I hope by now you see where this is heading.  There are simply too many moving parts being involved in software testing.  As a result of that, estimating the actual time becomes almost a guess work.

Oh by the way, how do we actually know that once testing has signed off, testing is truly complete?  What about the quality level of the software?  Everybody that I have worked with, both past and present, all said pretty much the same thing -- everybody wants high quality software.  But how on earth does one go about measuring quality?  (The topic of quality measurement is probably worth its own separate blog post.  Hopefully, some other time.)

There are probably a few things that the tester can do to figure out the quality level -- determine test coverage, look at test execution pass/fail rate, bug report, customer complaints, etc.  However, these are not absolute measuring units.  One good example, having high test coverage does not mean the software quality is high.  What if we have every possible testcases which cover all UI operations, but the customers think that the UI is not intuitive. 
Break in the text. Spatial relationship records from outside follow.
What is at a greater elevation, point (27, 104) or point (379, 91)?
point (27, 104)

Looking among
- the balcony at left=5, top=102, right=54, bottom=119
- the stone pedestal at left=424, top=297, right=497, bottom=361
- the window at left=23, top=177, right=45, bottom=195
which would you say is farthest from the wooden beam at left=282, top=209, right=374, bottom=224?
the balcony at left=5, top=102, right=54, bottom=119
As you can see, measuring software quality is really non-deterministic.


Okay, enough with the ranting.  Now, let's think about what can a tester do to obtain a better estimate. 

I am a big believer in using historical data, derive some conclusion from that statistics, and apply that knowledge learnt to the current project.  We can easily start tracking past estimates on all project being worked on and compare that against actual time taken.  Using this very basic form of math, we can develop a trend and see whether how accurate we were.  If we are, we can find out reasons which contribute to the accuracy.  If we are not accurate, then we can find out what areas to improve.

One great example of usage statistics is baseball.  Ball players and coaches use statistics and probability quite successfully to determine match up between a pitcher and a hitter.  A pitcher ERA, batting average, slugging percentage, strike out rate, and other stats are all constantly being monitored to find an upper edge. 

If baseball can have great success with statistics, then I definitely think software testing field can definitely and easily adapt that as well.